アメリアの前には紅茶を、ローガンの前にコーヒーを置いて、一礼を残して去っていった。

「熱いうちに飲みたまえ」

「あ、はいっ、ありがとうございます」

促され、紅茶を手に取る。

ちらりと、視線を前に向け、ローガンがカップに口をつけるのを確認してからアメリアも一口紅茶を啜った。

「ぁちっ」

よく温度を確認せずに啜ったから、熱い刺激に思わず紅茶をこぼしてしまった。

「も、申し訳ございません!」

慌ててハンカチを取り出そうとする。

そんなアメリアに、ローガンは「何をやっているんだ」と言ってハンカチを手に立ち上がった。

「いけません、それではローガン様のハンカチが汚れてしまいます」

「汚れたものを拭き取るのがハンカチの役目だろう。急な話で緊張をしているのだろうが、仮にも私たちは夫婦になる身なのだ。こういった遠慮はしなくていい」

拒否する間もなくアメリアのそばに膝を突き、ローガンが紅茶を拭く。

夫婦、と言われてなぜか頬の温度が急上昇した気がした。

至近距離で神妙な顔つきをするローガンに悟られないよう、アメリアは深く息を吸い込み心を落ち着かせようとする。

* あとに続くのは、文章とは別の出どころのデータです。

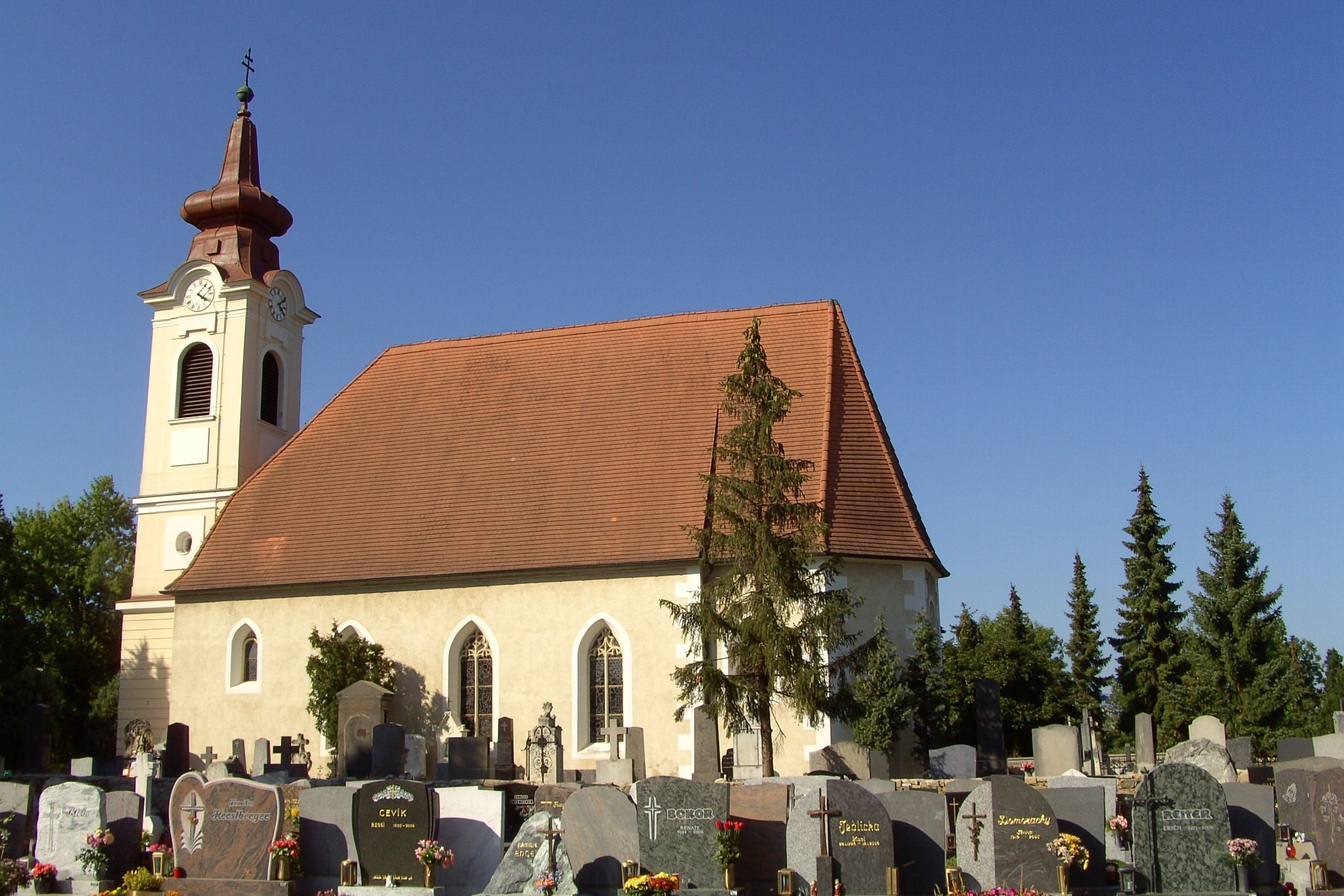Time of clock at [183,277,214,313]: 4:06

ふわりと、シトラス系の甘い香りが漂ってきて余計に心音が高鳴った。

(さっきから何をしているの、私は……)

異性に慣れていないにも程がある。

「よし、こんなものだろう」

「ありがとう、ございます……」

おずおずと頭を下げると、ローガンはわずかに瞳を揺らして言う。

「……聞いていた噂とは大違いだな」

(それはこっちのセリフでもありますよ……)

言葉には出さなかったが、心底思った。

──暴虐公爵。

堅物で冷酷無慈悲と聞いていた。

確かに物言いはぶっきらぼうだけど、根は紳士で隠しきれない優しさが滲み出ている。

そんな印象を、アメリアは持っていた。